The research that identified the issue originated at the Massachusetts Institute of Technology, spearheaded by Jonathan Zheng and his team. Their work centered on ChEMBL—a prominent chemical database that provides chemical and pharmacological information—and exposed inaccuracies in the recording of pKa values for zwitterionic compounds. “Our investigation revealed that the ChEMBL database contains numerous erroneous pKa values due to nomenclature confusion,” Zheng asserts. To complicate matters further, many contemporary machine-learning models, like QupKake, depend on ChEMBL data for training. This dependence results in consistent prediction inaccuracies for zwitterionic compounds.

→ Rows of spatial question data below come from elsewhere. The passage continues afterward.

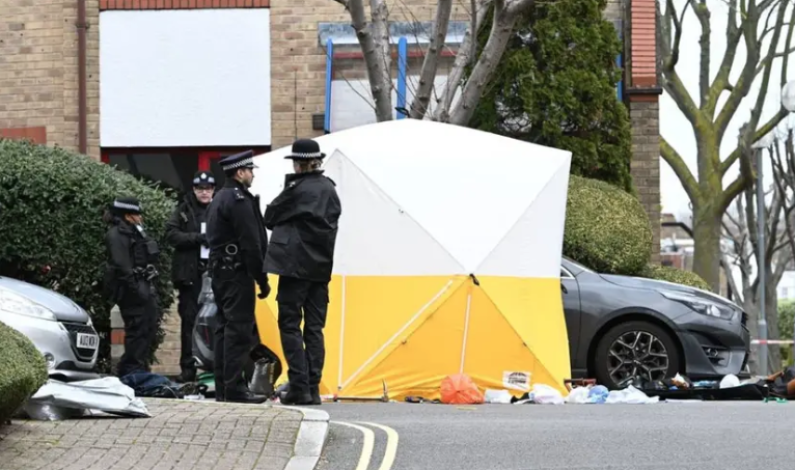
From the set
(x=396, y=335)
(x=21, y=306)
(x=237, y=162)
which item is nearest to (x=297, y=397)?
(x=237, y=162)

The discrepancies arise from the distinct dual-character attributes of zwitterions. Zwitterions are molecules that possess both positively and negatively charged groups, yielding a neutral overall molecular charge. This complexity complicates the assignment of pKa values compared to simpler non-zwitterionic molecules.

As Zheng notes, ambiguity occurs in defining what is “acidic” versus “basic” in relation to pKa values for these zwitterionic compounds. In solution, zwitterions can exist in various isomeric forms—uncharged, singly charged, and dipolar species—where protonation and deprotonation are contingent upon pH and the protonation states of other functional groups. Historically, chemists have established conventions that label the lower pKa value as acidic and the higher pKa as basic for zwitterions. In contrast, for non-zwitterionic compounds, the classifications are reversed. Sadly, this inconsistency in nomenclature has led to widespread reporting mistakes.

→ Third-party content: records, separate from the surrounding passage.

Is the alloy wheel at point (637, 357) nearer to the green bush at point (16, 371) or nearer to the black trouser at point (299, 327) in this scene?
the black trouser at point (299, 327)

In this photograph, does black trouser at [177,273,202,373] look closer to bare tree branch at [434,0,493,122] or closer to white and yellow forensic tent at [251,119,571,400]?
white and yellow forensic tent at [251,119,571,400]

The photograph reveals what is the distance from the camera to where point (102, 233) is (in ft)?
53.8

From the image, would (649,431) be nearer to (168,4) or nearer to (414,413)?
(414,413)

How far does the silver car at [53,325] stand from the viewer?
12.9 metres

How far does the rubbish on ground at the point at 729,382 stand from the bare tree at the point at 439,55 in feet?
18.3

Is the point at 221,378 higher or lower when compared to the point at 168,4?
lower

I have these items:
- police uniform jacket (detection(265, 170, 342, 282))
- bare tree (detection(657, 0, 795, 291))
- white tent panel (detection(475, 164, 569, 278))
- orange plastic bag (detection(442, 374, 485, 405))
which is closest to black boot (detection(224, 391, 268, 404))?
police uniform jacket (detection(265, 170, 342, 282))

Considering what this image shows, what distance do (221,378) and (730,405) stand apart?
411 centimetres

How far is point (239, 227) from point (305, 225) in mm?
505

### **Practical Consequences**

Mistakes in pKa data are not insignificant. Since pKa values impact solubility, absorption, and membrane permeability, they are crucial in assessing whether a compound qualifies as a viable drug candidate. Kai Leonhard, a chemist at RWTH Aachen University in Germany, emphasizes this concern. “Promising drug candidates could be overlooked,” he states, “merely due to errors in pKa interpretation indicating suboptimal solubility or undesirable properties, when in reality, these candidates might possess advantageous profiles.”

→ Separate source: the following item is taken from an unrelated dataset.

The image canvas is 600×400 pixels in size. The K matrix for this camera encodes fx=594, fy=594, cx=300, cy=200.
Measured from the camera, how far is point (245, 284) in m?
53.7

The consequences extend beyond drug discovery. In environmental science, pKa values are instrumental in modeling how a compound behaves in aqueous conditions, covering acid-base equilibria, pollutant stability, and degradation processes. Erroneous pKa values could, therefore, result in flawed predictions about the environmental fate, transport, and biochemical interactions of chemical entities.

### **Issues with Machine Learning and Predictive Models**

The findings from Zheng and his team assume greater importance in light of the increasing reliance on data-driven models. For instance, their study assessed the QupKake machine learning model, a widely-used tool trained with ChEMBL data. The investigation indicated that QupKake’s predictions were systematically less accurate for zwitterionic compounds in comparison to experimental data organized by the International Union of Pure and Applied Chemistry (IUPAC). Given that pKa modeling is becoming increasingly crucial in drug development and physicochemical forecasts, such inconsistencies may distort outcomes in large-scale studies or practical applications.

### **Solutions to the Issue**

A comprehensive revision in the documentation, curation, and utilization of pKa data may be essential to resolve these challenges. Zheng points out that systematic inaccuracies can be minimized if data curators adopt clearer and universally accepted nomenclatures. He suggests discontinuing the terminology “acidic” and “basic” in labeling pKa values. Instead, terms like *proton loss constants* and *proton gain constants* could more explicitly represent the molecular processes involved.

In addition, he proposes utilizing the distinctions between “macroscopic” and “microscopic” pKa values as metadata. A macroscopic pKa indicates an average dissociation constant across a range of isomeric forms, while a microscopic pKa pertains to individual isomers or protonation states. This differentiation provides greater clarity for zwitterionic and multi-protonatable species.

Another practical measure is for researchers to reevaluate existing chemical databases, such as ChEMBL, to pinpoint compounds with recognized inaccuracies. Going forward, a concerted effort should be made to annotate molecules with comprehensive descriptors regarding protonation states and environmental conditions.